= Spartia temple =

Archaeological site in Greece

The Spartia temple is an ancient Greek cult site excavated at the foot of the hill of Spartia, north of the village of Sesklo, in the Magnesia regional unit of Greece. An inscribed dedication suggests the worship there of the Greek mythological figures Heracles and Alcmene.

==Excavation==
During a rescue excavation alongside the railroad tracks, archaeologists of the Greek Archaeological Service discovered a number of artifacts showing the existence of a sanctuary dating to the archaic period. Items recovered include bronze vases, objects of lead and clay, weapons, iron tools, and figurines. Some specific artifacts named are clay metopes with yellow veneer, spearheads, and part of the arm of a marble statue.

==Bronze phiale==
One important artifact is a bronze phiale (described as "navel-shaped") in excellent condition with the inscription "Tilephilos dedicated me to Herakles" in the archaic Greek alphabet. This indicates the presence of a Herakles cult, which is linked to Pherae and is documented in the region through Hellenistic-era inscriptions.

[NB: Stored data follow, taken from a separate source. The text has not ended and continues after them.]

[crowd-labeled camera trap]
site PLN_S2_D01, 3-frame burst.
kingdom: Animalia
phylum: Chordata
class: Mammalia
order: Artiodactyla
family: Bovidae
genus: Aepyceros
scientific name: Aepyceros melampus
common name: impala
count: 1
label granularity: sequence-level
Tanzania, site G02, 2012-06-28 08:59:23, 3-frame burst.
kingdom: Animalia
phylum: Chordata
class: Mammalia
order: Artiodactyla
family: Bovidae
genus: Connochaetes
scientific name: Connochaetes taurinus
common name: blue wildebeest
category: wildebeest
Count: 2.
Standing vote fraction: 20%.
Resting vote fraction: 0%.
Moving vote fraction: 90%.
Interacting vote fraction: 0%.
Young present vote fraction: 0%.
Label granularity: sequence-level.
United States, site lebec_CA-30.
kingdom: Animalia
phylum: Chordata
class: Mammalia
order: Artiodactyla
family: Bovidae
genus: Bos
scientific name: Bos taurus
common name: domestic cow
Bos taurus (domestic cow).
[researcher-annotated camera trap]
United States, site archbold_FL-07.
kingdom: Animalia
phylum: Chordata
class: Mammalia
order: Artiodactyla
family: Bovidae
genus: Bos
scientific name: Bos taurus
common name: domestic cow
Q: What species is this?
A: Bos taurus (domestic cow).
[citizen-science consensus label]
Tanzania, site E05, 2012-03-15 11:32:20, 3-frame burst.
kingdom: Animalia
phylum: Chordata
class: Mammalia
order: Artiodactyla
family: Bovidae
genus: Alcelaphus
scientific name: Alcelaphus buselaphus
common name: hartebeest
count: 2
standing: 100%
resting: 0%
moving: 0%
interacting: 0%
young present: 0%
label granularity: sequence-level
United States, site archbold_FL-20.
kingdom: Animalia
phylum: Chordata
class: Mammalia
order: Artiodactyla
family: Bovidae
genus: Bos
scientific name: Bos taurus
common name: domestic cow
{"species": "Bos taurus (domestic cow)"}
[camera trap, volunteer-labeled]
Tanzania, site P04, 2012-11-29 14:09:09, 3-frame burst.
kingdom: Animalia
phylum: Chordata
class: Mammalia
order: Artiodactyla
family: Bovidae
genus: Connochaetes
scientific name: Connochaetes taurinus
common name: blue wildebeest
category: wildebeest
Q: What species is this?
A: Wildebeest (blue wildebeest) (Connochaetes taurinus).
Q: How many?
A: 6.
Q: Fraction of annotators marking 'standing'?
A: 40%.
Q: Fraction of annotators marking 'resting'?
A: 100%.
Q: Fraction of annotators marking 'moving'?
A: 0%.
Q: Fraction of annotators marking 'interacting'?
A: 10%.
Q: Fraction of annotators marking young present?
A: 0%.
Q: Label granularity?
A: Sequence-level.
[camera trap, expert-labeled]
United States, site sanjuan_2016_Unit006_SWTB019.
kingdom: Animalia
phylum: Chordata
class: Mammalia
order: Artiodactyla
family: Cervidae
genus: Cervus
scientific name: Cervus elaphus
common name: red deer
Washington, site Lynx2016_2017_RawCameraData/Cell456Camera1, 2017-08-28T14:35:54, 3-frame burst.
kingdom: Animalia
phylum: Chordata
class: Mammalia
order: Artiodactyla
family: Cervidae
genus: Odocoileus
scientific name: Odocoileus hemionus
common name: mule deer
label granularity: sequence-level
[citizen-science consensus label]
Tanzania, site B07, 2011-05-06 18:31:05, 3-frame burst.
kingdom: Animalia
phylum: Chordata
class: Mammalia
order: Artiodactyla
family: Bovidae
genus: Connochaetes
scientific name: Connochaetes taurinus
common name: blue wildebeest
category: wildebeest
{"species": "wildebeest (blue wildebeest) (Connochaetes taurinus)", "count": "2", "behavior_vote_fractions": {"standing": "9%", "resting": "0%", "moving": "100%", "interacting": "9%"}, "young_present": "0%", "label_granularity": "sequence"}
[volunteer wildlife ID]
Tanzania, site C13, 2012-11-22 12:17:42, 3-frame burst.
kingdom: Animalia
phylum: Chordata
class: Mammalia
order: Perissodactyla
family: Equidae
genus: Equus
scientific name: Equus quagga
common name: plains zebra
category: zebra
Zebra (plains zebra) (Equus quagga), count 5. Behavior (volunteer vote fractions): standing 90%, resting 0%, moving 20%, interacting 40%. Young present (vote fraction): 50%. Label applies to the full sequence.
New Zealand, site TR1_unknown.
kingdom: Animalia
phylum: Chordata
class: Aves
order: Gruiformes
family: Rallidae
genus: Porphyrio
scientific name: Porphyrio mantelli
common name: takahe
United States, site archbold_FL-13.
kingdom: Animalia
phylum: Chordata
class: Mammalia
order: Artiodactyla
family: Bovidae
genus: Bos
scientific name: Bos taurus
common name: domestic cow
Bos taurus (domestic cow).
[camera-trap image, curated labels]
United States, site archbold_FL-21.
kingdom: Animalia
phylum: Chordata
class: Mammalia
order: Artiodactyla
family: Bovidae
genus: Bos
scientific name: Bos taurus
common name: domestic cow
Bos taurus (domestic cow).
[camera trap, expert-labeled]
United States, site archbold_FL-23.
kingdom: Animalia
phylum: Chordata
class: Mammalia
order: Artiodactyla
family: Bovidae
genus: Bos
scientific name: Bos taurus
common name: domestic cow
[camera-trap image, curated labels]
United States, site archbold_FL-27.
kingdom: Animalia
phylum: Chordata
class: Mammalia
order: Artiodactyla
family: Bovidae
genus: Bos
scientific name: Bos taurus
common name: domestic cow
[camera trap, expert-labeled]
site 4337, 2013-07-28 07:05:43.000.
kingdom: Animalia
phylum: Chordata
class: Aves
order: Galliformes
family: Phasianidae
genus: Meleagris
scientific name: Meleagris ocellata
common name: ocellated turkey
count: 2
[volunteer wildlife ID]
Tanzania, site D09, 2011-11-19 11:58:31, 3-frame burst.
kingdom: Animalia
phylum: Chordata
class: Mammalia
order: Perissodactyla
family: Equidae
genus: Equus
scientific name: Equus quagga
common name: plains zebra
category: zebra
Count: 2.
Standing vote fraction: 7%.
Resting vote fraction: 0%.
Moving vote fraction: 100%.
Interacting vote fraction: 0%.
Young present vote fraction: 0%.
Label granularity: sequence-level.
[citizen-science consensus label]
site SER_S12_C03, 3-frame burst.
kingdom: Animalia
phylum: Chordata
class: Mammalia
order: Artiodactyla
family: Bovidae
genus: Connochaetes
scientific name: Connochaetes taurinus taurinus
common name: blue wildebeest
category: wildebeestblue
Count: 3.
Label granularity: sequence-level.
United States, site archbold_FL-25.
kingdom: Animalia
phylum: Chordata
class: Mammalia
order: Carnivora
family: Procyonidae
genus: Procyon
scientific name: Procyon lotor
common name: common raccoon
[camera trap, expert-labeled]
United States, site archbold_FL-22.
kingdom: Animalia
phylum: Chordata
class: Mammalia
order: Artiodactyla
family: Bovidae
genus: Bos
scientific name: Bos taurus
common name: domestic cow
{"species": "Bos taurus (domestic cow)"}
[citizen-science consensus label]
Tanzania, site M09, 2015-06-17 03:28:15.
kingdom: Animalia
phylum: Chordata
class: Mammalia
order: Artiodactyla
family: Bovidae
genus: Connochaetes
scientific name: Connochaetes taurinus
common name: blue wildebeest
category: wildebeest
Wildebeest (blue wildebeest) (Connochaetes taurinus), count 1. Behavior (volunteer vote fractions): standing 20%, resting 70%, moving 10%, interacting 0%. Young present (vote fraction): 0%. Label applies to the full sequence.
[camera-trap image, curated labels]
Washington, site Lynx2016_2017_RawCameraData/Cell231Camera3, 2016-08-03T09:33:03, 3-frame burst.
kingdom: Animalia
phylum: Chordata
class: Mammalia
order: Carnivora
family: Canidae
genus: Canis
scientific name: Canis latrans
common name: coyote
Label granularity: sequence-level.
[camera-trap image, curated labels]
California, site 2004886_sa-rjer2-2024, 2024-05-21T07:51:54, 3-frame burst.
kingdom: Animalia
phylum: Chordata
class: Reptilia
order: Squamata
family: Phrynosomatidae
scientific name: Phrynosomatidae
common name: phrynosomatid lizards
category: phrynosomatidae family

The phiale had been found several years before its value was recognized when a natural gas pipeline was built near the hill of Spartia by the Volos-Velestinos-Larissa highway (on the site of the ancient Pherae-Pagasses road). Put in storage by the XIII Ephorate of Prehistoric and Classical Antiquities of the Ministry for Culture, the object was rediscovered when it was cleaned during conservation work.